** BEGIN Excerpt to read **

I was trying to solve this problem:
http://www.codechef.com/problems/MIXTURES/

this is my code:


#include<stdio.h>
#include<string.h>

char words[100000][2];
int n; // number of words

int sum(int* p)
{
int s=0,i;
for(i=0;i<n;i++)
s+=*(p+i);
return s;
}

int func(int c, int check[])
{
int i;
check[c]=1;
if(sum(&check[0]) != n)
{
for(i=0;i<n;i++)
{
if(check[i] == 0 && words[c][1] == words[i][0] )
{
func(i,check);
// check[i]=0;
}
}
}
else
{
if(sum(&check[0]) == n)
return 1;
else
return 0;
}
return 0;
}

int main(void)
{
char *temp=NULL;
size_t strn=1000;
int t; // number of test cases
int check[100000];
int templen;
int i; // loop variable
memset(check,0,sizeof(check));
getline(&temp,&strn,stdin);
t=atoi(temp);
while(t--)
{
getline(&temp,&strn,stdin);
n=atoi(temp);
for(i=0;i<n;i++)
{
getline(&temp,&strn,stdin);
templen=strlen(temp);
words[i][0]=*temp;
words[i][1]=*(temp+templen-2);
}

for(i=0;i<n;i++)
{
if(func(i,check) == 1)
break;
}
if(i<n)
printf("Ordering is possible.\n");
else
printf("The door cannot be opened.\n");
}
return 0;
}

I don't know exactly what is wrong with my code.
check is a local variable to main, but I am copying check of main to a local check of function 'func'. problem is, i am only changing the value of local check of 'func' but that change is also reflected in main. Can anyone please tell me what is wrong in my code.
thanks

your not copying it, you fell for one of the quirks of C:
int func(int c, int check[])
is the same as:
int func(int c, int * check)

** END Excerpt to read **

### Tasks
**1)** Answer these about the forum thread on the C array passed to func, one line each:
(a) What does the program print when no ordering is found?
(b) In main, how many elements does the array check have?
(c) According to the reply, which declaration is the same as `int func(int c, int check[])`?
**2)** Write the next part of the forum thread on the C array passed to func, picking up after its last line.

** BEGIN Entries provided **

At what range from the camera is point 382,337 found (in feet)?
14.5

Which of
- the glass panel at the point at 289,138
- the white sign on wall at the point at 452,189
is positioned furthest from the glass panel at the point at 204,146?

** END Entries provided **

### Responses for each task
**1)**
(a) "The door cannot be opened."
(b) 100000
(c) `int func(int c, int * check)`

**2)**
so you pass the pointer to the original array and modify it

you need to explicitly copy it before or in the function e.g. by memcpy

I don't know exactly what is wrong with my code.
check is a local variable to main, but I am copying check of main to a local check of function 'func'. problem is, i am only changing the value of local check of 'func' but that change is also reflected in main. Can anyone please tell me what is wrong in my code.

Arrays are always passed by reference in C. This is because at compile time, the size of an array may not be known (whereas the size of structs, floats, ints, etc are fixed).

So when your 'func()' executes "check[c]=1", you are actually modifying main's local variable.

int sum(int* p)
{
int s=0,i;
for(i=0;i<n;i++)
s+=*(p+i);
return s;
}
It would be better to pass n into this function rather than depending on a global variable. Also, why *(p+i) instead of p[i]?




if(sum(&check[0]) != n)



if(sum(&check[0]) == n)


In other words, sum(check).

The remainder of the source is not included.